I saw this one this morning


----------



## iceberg (Dec 27, 2004)

very nice!!!


----------



## Got One (May 26, 2006)

Way to go Kim, Great looking buck. It will make a beautiful mount.


----------



## Lundy (Apr 5, 2004)

No mount, quit that many years ago, already skull capped Jim

I do have some good video to post when I get back home Tuesday with a faster Internet connection


----------



## Mad-Eye Moody (May 27, 2008)

Where is the ramrod for that gun Lundy?

I am sure it's a muzzleloader by the shape of the bolt and receiver, I'm not questioning your ethic....

It is not like anything I have seen. What kind is it? Looks pretty sharp.

As for multiple shots, remember, it is still waterfowl and small game season in some areas of the state.....I got all bent out of shape about a guy with multiple shots a few years ago then saw him later carrying two rabbits


----------



## Lundy (Apr 5, 2004)

Mad-Eye Moody said:


> Where is the ramrod for that gun Lundy?
> 
> I am sure it's a muzzleloader by the shape of the bolt and receiver, I'm not questioning your ethic....
> 
> It is not like anything I have seen. What kind is it? Looks pretty sharp.

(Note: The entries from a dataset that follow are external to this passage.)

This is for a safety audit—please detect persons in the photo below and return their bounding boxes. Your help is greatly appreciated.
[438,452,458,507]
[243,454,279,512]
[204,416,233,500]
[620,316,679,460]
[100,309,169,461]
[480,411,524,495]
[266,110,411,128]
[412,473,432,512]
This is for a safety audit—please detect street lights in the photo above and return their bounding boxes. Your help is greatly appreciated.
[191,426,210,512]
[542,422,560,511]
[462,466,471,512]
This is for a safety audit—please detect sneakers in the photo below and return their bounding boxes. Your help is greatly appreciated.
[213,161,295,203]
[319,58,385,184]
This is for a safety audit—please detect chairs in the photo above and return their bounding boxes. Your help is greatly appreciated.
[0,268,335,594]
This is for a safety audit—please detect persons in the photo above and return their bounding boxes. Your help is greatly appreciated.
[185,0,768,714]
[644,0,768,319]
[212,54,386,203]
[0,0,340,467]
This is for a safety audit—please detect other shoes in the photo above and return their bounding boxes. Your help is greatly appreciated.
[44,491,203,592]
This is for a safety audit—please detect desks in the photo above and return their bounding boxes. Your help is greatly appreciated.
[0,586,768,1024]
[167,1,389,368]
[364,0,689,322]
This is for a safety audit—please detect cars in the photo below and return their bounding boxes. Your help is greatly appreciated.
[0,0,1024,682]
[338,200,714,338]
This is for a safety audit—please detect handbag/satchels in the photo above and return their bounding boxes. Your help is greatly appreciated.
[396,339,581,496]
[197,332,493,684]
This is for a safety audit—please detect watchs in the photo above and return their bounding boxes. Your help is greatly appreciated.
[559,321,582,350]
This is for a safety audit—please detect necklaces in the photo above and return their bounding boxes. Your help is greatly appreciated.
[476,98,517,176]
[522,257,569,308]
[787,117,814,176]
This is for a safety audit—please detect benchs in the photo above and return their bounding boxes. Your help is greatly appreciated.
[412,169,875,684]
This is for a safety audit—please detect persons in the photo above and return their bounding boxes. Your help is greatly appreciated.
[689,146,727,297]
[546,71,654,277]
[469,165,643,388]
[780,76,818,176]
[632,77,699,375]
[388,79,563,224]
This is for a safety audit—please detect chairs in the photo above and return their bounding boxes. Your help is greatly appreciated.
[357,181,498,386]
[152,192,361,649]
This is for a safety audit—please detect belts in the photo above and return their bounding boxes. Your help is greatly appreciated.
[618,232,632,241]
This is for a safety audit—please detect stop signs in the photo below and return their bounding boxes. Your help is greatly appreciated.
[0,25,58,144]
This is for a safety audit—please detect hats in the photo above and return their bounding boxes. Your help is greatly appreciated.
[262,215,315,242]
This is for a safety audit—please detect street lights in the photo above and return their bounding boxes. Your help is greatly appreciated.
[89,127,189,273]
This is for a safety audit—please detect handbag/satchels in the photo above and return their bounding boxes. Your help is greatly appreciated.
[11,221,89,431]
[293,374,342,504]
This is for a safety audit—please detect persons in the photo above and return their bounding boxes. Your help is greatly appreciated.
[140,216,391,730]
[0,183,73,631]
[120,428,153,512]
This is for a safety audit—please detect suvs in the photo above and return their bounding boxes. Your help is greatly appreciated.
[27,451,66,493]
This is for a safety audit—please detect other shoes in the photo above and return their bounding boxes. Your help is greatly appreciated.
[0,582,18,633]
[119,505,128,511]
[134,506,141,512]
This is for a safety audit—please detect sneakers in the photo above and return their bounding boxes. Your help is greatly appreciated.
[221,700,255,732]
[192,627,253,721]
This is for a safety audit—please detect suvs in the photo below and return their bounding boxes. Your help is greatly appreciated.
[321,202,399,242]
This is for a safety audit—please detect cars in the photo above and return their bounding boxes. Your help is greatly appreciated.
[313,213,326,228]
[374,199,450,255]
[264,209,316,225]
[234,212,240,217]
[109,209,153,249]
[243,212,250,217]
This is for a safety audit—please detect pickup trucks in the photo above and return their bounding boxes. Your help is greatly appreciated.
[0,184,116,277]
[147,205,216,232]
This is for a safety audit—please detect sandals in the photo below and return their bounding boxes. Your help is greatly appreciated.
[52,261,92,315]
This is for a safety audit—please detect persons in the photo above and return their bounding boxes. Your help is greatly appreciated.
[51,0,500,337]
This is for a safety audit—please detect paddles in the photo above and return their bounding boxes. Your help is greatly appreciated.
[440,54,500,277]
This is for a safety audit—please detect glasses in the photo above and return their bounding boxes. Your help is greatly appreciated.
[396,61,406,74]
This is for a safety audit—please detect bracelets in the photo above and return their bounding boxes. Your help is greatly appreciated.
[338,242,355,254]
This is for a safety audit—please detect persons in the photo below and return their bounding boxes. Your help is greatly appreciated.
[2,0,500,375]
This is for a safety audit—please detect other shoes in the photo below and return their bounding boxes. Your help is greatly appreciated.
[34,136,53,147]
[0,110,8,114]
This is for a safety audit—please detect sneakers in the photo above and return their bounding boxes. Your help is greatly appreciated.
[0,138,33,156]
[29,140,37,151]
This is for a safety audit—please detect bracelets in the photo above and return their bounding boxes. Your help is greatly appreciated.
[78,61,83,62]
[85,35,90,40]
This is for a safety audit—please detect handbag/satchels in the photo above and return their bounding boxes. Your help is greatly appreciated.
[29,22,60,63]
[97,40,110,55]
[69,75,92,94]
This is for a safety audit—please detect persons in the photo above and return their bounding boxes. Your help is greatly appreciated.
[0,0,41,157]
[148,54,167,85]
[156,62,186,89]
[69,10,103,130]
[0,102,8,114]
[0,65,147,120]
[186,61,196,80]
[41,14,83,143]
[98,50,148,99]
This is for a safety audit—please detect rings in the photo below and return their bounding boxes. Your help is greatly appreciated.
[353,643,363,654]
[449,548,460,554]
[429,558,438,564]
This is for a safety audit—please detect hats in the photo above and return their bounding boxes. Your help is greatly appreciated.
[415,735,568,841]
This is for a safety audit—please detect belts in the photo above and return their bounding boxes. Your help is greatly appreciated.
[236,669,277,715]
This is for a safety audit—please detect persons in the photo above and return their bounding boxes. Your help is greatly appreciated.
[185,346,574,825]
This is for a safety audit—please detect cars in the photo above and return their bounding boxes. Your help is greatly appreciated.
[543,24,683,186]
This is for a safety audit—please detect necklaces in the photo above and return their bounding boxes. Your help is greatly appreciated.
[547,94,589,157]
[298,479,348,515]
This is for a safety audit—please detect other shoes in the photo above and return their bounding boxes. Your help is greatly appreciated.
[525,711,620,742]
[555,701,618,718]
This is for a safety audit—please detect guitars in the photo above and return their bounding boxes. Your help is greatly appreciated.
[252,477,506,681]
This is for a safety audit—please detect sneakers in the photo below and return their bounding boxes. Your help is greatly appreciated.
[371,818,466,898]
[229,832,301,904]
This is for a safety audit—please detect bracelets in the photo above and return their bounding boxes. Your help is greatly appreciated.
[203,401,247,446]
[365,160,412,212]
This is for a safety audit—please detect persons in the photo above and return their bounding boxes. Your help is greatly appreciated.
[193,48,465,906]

Muzzleloader??? What's that

It is a Savage smokeless muzzleloader with a custom 45 cal barrel. I don't hang the ram rod on the barrel of my MZ's. I carry a breakdown rod


----------



## mpd5094 (Jun 20, 2005)

Lundy said:


> Muzzleloader??? What's that
> 
> It is a Savage smokeless muzzleloader with a custom 45 cal barrel. I don't hang the ram rod on the barrel of my MZ's. I carry a breakdown rod


I hunted with a guy this weekend with the same gun. I loved it! I only seen 2 does all weekend!


----------



## Wildlife (Dec 12, 2010)

Lundy said:


> I saw this one this morning


Congratulations on that super late season buck! Beautiful gun and a great photo! Well done...


----------



## ezbite (May 25, 2006)

Lundy said:


> I saw this one this morning


That's a keeper for sure, great job Kim. But I thought you were hunting Ohio, not PA gun


----------



## JCFring (Aug 16, 2010)

My daughter missed a 6 ptr tonight. Only one we saw all weekend.


----------



## Full_Choke (Apr 13, 2004)

Way to go Lundy ! I'll be in Coshocton or Jefferson County the next two days.


----------



## bobk (Apr 30, 2004)

Nice job Kim. It's always neat to get a deer you have been watching. Great shot too. 
I saw 2 deer Saturday morning,4 deer that eve. Sunday I had 7 deer in and took a old 10 pt. at 8:15 that morning. Sure didn't feel like muzzy season with the warm weather.


----------



## Lundy (Apr 5, 2004)

bobk said:


> Nice job Kim. It's always neat to get a deer you have been watching. Great shot too.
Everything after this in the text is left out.